To do →
From the first entry to the last, restate everything word for word and exclude pictures.
╔══
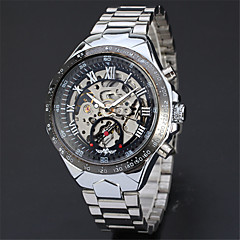 お買い得  メンズ腕時計-男性用 リストウォッチ / 機械式時計 中国 カジュアルウォッチ / クール ステンレス バンド カジュアル / ファッション / エレガント シルバー / 自動巻き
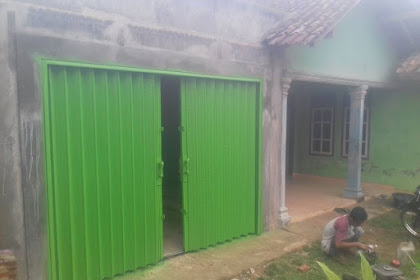 Jasa Pembuatan Pintu Folding Gate di Seluruh Lampung Selatan dan Sekitarnya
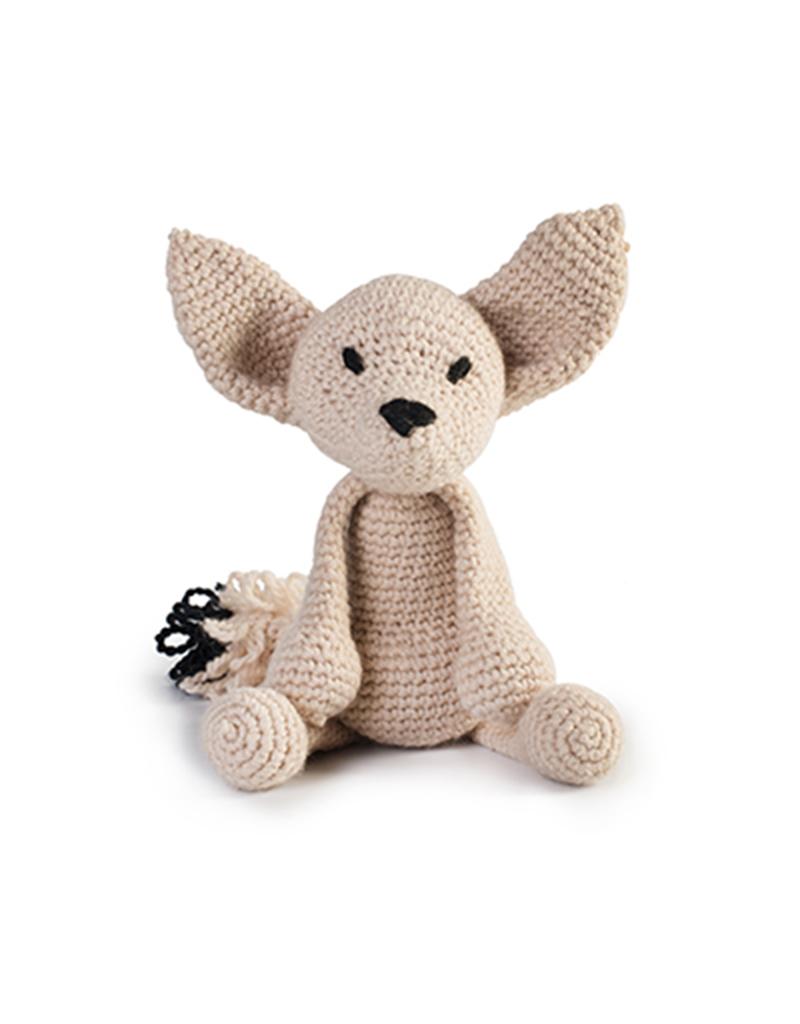 60c82917d989fc Learn to Crochet Loop Stitch: Stephanie the Fennec Fox Sat 12th January (PM)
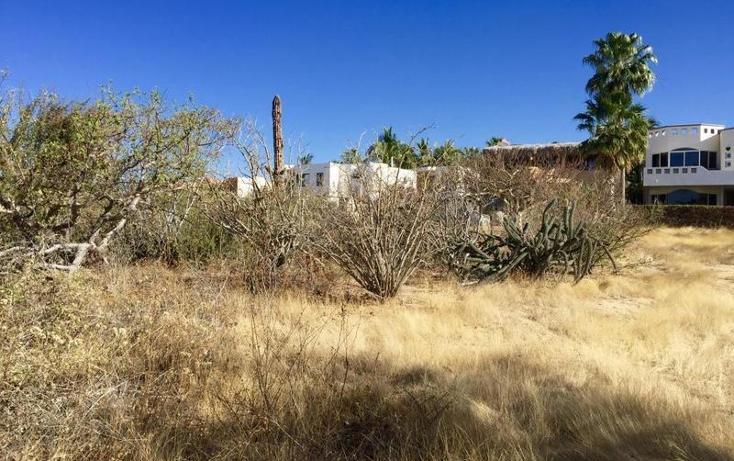 Foto de terreno habitacional en venta en  , cabo bello, los cabos, baja california sur, 1879876 No. 05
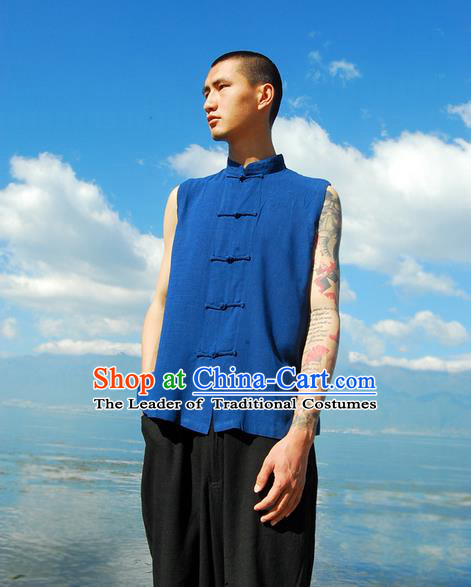 Traditional Chinese Linen Tang Suit Men Plate Buttons Vest, Chinese Ancient Costumes Linen Vests for Men
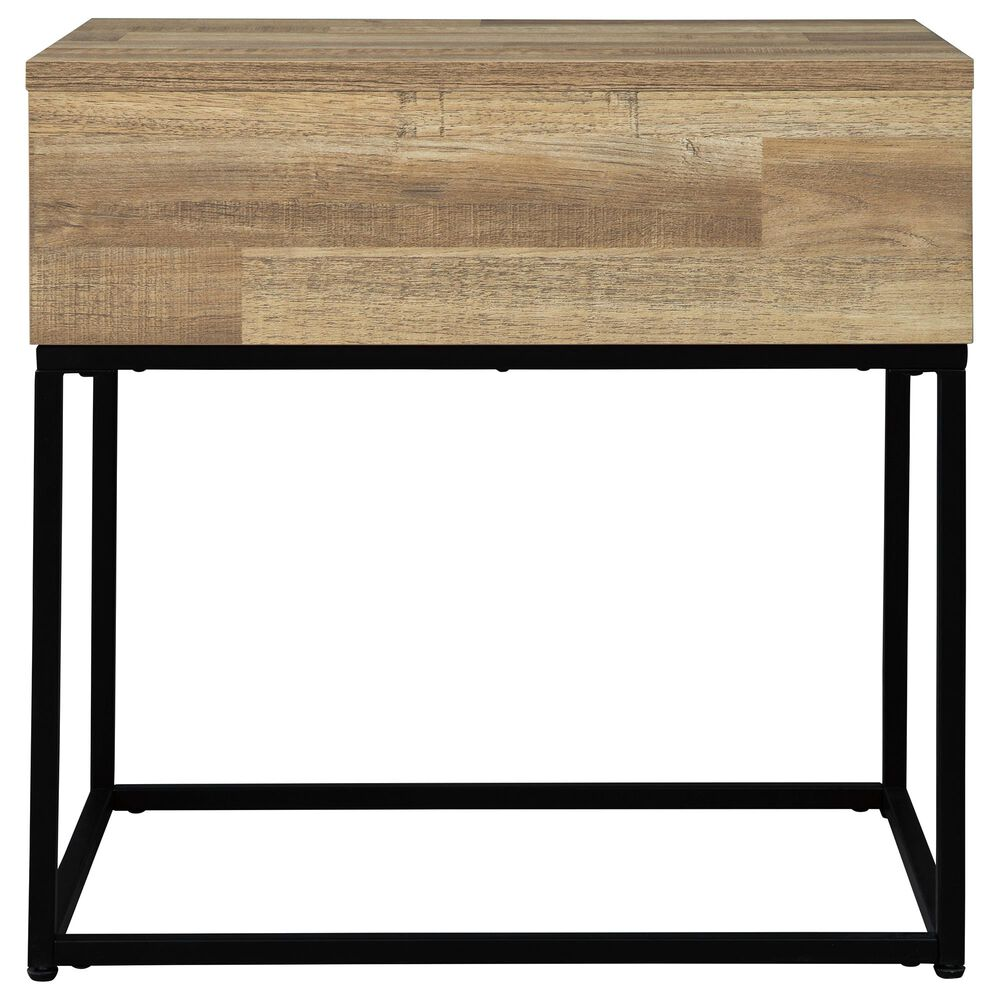 Signature Design by Ashley Gerdanet Rectangular End Table in Natural, , large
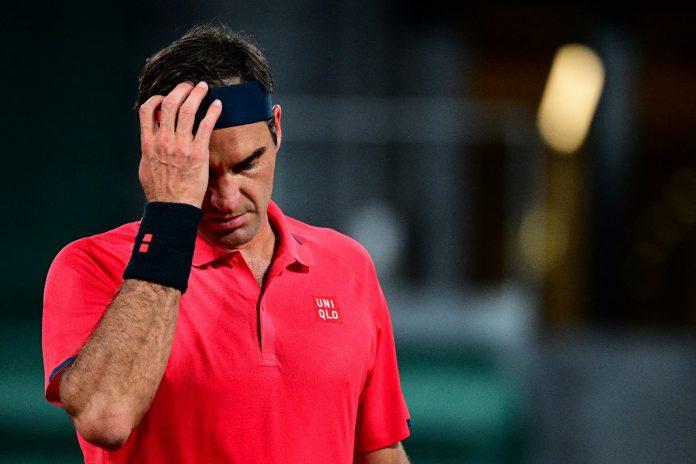 Roger Federer   Foto: Ist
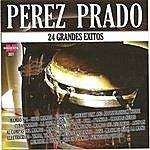Pérez Prado Perez Prado 24 Grandes Exitos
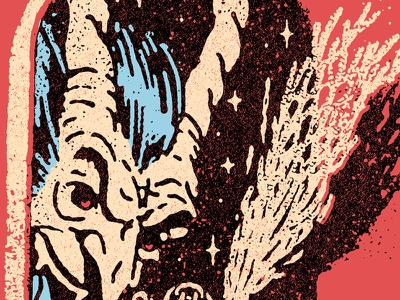 Krampus folklore christmas illustration vintage krampus texture grit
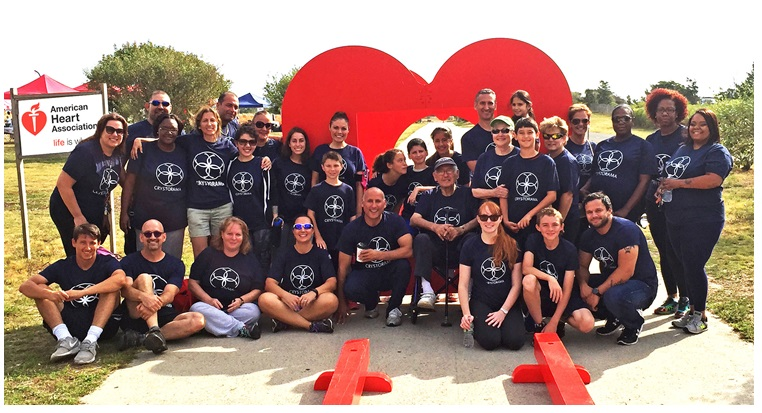 Crystorama walks for American Heart Association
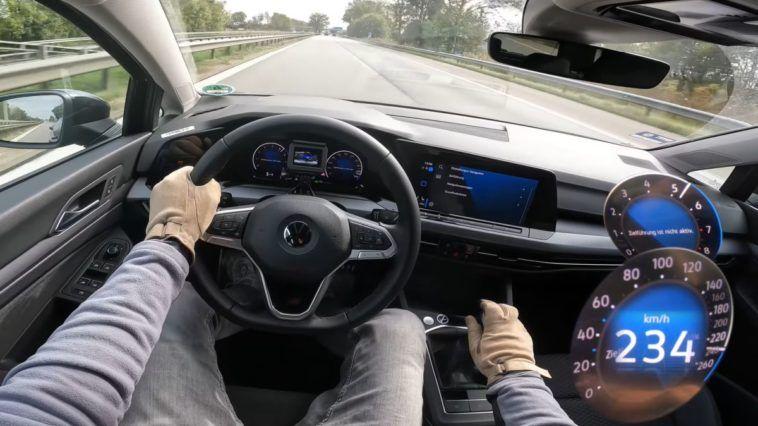 Nowy Volkswagen Golf 1.5 TSI - osiągi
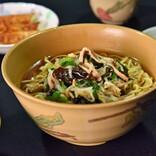 【#陸自飯】サンマじゃないよ! 熱々の神奈川名物「サンマーメン」って? - 「美味しそう!」「野菜もたっぷり摂れそう」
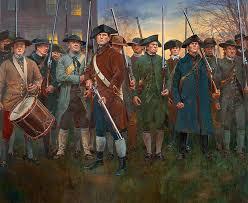 shot heard round the world start of american revolution  troiani lexington green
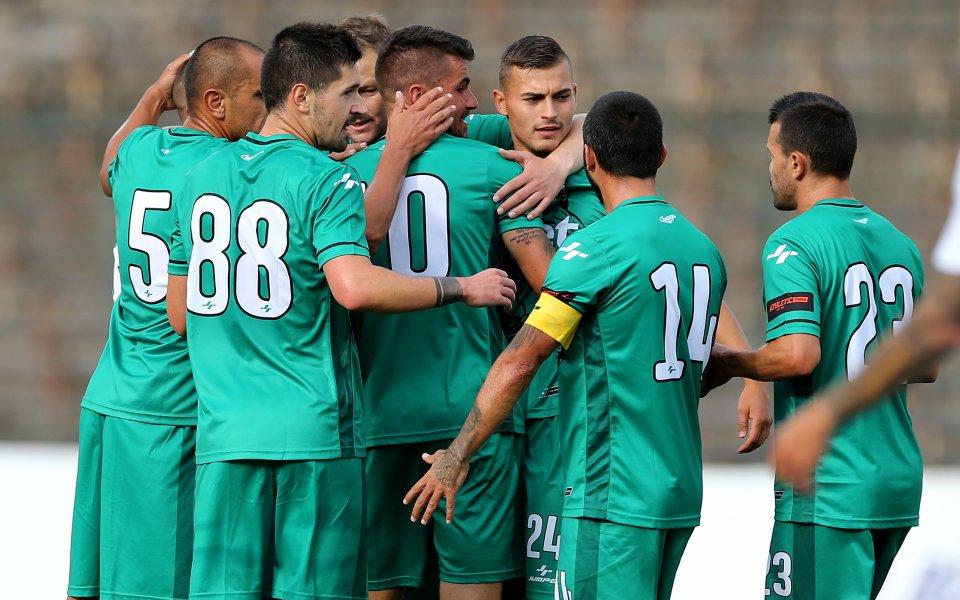 Витоша обяви групата си за мача с Дунав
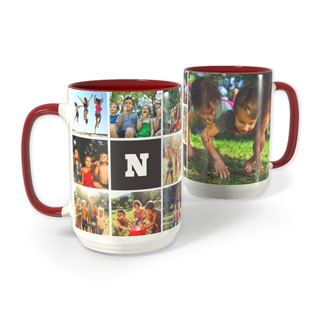 15oz Color Mugs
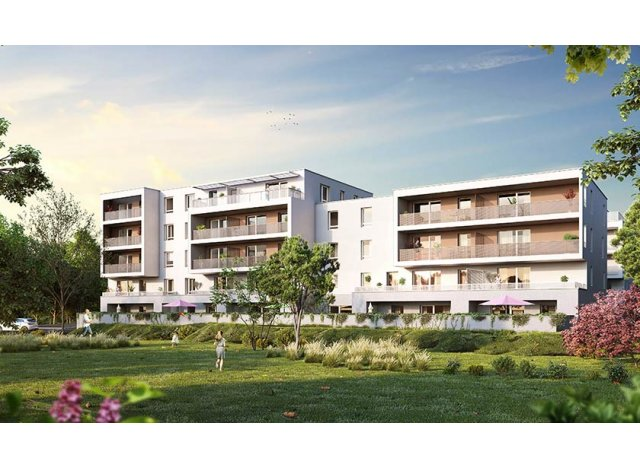 Programme immobilier loi Pinel L'Inattendu 2 à Strasbourg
╚══
Answer to the problem →
 お買い得  メンズ腕時計-男性用 リストウォッチ / 機械式時計 中国 カジュアルウォッチ / クール ステンレス バンド カジュアル / ファッション / エレガント シルバー / 自動巻き
 Jasa Pembuatan Pintu Folding Gate di Seluruh Lampung Selatan dan Sekitarnya
 60c82917d989fc Learn to Crochet Loop Stitch: Stephanie the Fennec Fox Sat 12th January (PM)
 Foto de terreno habitacional en venta en  , cabo bello, los cabos, baja california sur, 1879876 No. 05
 Traditional Chinese Linen Tang Suit Men Plate Buttons Vest, Chinese Ancient Costumes Linen Vests for Men
 Signature Design by Ashley Gerdanet Rectangular End Table in Natural, , large
 Roger Federer   Foto: Ist
Pérez Prado Perez Prado 24 Grandes Exitos
 Krampus folklore christmas illustration vintage krampus texture grit
 Crystorama walks for American Heart Association
 Nowy Volkswagen Golf 1.5 TSI - osiągi
 【#陸自飯】サンマじゃないよ! 熱々の神奈川名物「サンマーメン」って? - 「美味しそう!」「野菜もたっぷり摂れそう」
 shot heard round the world start of american revolution  troiani lexington green
 Витоша обяви групата си за мача с Дунав
 15oz Color Mugs
 Programme immobilier loi Pinel L'Inattendu 2 à Strasbourg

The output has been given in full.